• [Data in this exercise]

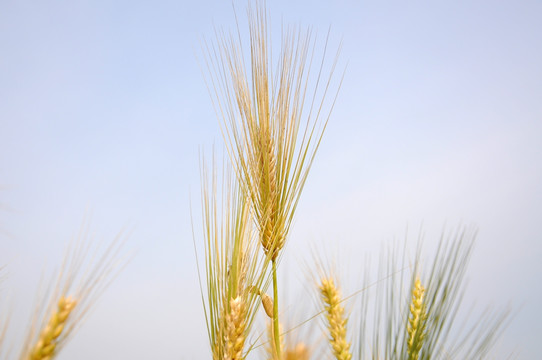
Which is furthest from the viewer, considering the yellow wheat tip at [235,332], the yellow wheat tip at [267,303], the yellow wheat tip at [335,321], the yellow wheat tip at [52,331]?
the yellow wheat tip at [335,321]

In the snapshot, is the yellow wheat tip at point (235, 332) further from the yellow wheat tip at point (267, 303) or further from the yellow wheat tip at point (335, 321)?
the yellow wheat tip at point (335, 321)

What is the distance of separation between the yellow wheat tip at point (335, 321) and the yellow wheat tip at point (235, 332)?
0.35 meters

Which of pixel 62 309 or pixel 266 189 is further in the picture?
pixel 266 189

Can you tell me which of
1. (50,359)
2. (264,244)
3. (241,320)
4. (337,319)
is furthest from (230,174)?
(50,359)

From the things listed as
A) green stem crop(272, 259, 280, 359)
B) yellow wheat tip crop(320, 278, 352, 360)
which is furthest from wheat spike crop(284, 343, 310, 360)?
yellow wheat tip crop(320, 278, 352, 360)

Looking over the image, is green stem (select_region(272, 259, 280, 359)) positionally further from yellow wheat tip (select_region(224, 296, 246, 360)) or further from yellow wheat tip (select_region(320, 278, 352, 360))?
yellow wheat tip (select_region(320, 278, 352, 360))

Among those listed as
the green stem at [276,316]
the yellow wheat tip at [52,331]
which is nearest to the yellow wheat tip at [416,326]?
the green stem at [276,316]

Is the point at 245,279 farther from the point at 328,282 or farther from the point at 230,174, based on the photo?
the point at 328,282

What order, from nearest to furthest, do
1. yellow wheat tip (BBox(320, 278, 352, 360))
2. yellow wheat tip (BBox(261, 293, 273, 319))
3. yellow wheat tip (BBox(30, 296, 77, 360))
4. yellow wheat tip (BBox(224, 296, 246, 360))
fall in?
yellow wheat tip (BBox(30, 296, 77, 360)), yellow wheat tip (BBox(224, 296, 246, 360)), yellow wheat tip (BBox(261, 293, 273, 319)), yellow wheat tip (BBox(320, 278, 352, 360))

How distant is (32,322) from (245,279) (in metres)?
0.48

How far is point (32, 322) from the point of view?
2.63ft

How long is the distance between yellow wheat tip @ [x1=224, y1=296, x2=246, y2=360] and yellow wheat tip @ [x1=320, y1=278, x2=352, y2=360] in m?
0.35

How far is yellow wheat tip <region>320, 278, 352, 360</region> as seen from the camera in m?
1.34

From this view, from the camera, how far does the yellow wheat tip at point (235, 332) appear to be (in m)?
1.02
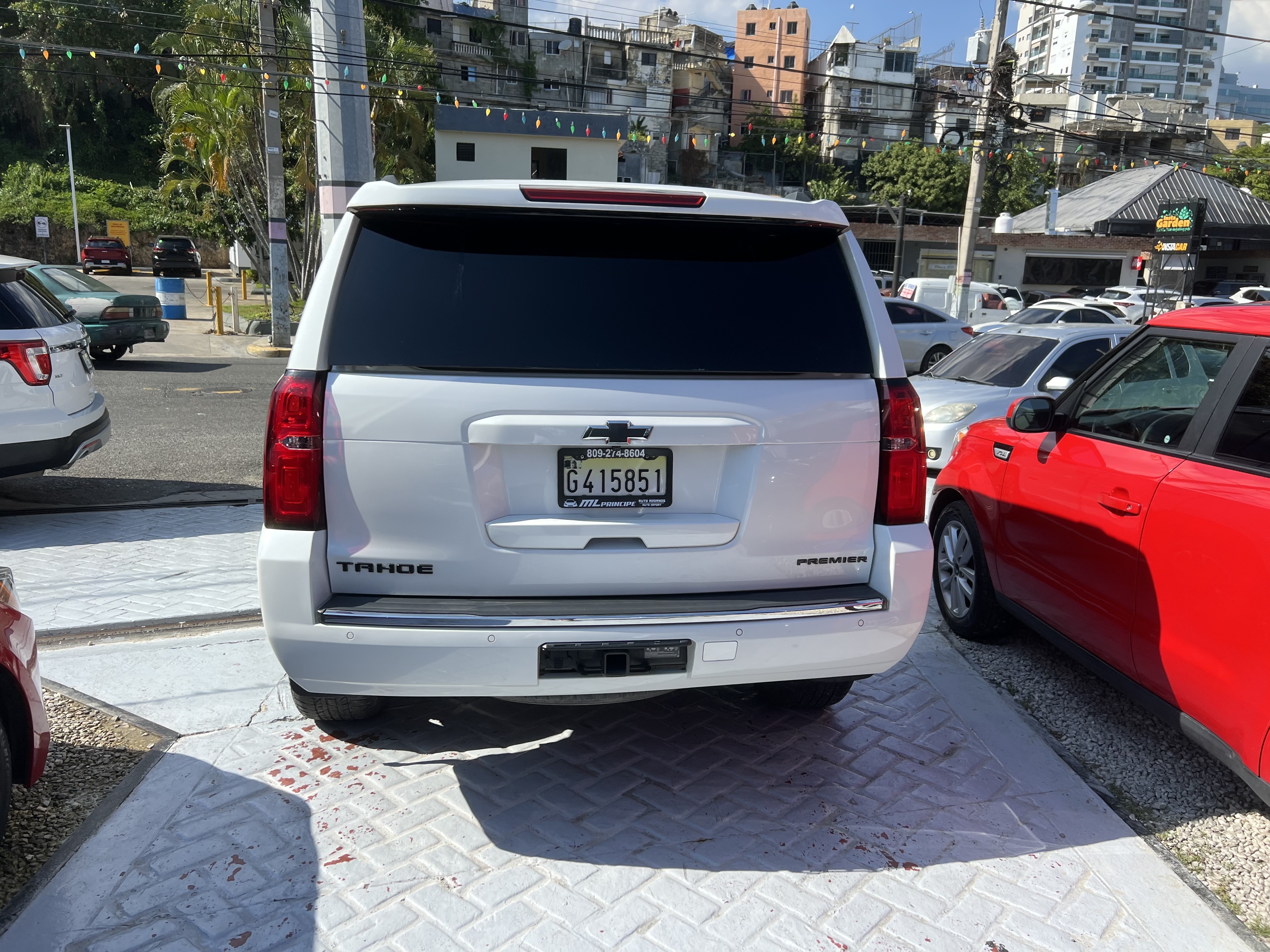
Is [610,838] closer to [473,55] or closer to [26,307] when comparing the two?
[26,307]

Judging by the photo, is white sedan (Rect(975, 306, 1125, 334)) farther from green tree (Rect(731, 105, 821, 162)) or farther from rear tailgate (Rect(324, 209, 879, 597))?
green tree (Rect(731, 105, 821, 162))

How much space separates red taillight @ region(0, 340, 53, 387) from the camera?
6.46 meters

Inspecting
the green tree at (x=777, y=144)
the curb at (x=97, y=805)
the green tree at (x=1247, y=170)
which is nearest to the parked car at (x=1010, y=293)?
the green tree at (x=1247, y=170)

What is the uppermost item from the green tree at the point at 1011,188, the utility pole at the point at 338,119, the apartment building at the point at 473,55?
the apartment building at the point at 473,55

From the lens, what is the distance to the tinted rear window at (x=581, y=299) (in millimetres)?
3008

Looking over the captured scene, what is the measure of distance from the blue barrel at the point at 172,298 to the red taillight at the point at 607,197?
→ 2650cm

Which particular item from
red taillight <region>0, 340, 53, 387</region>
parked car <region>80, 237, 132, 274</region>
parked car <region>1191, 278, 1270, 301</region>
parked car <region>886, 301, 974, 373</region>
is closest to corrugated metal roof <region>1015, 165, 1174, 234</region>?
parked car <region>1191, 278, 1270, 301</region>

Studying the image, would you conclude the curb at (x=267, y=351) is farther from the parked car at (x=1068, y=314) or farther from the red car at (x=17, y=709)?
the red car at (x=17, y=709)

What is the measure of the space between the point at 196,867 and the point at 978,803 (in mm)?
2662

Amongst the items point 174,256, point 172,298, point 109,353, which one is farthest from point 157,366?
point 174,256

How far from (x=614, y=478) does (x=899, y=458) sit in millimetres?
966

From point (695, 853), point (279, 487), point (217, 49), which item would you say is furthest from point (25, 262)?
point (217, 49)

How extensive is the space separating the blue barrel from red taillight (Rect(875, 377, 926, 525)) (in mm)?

• [What you need to do]
Retype the records from the line with "What order, from nearest to furthest, do" to the line with "6.46 meters", leaving the pictures out of the answer.

• [Complete response]
What order, from nearest to furthest, do
1. yellow wheat tip (BBox(320, 278, 352, 360))
2. yellow wheat tip (BBox(261, 293, 273, 319))
3. yellow wheat tip (BBox(30, 296, 77, 360))
4. yellow wheat tip (BBox(224, 296, 246, 360))
fall in?
yellow wheat tip (BBox(30, 296, 77, 360)), yellow wheat tip (BBox(224, 296, 246, 360)), yellow wheat tip (BBox(261, 293, 273, 319)), yellow wheat tip (BBox(320, 278, 352, 360))

How distant is (32,322) from (245,279) (in metres)?
0.48

How far is point (32, 322) from the point of view?
2.63ft

How long is the distance between yellow wheat tip @ [x1=224, y1=296, x2=246, y2=360] and yellow wheat tip @ [x1=320, y1=278, x2=352, y2=360] in m?
0.35

How far is yellow wheat tip <region>320, 278, 352, 360</region> as seen from the camera in m?
1.34

From this view, from the camera, how far does the yellow wheat tip at point (235, 332) appear to be (in m)?
1.02
Is [610,838] closer to [473,55] or closer to [26,307] when comparing the two?
[26,307]

Judging by the photo, is white sedan (Rect(975, 306, 1125, 334)) farther from green tree (Rect(731, 105, 821, 162)) or farther from rear tailgate (Rect(324, 209, 879, 597))?
green tree (Rect(731, 105, 821, 162))

How much space separates red taillight @ region(0, 340, 53, 387) from the camera?
6.46 meters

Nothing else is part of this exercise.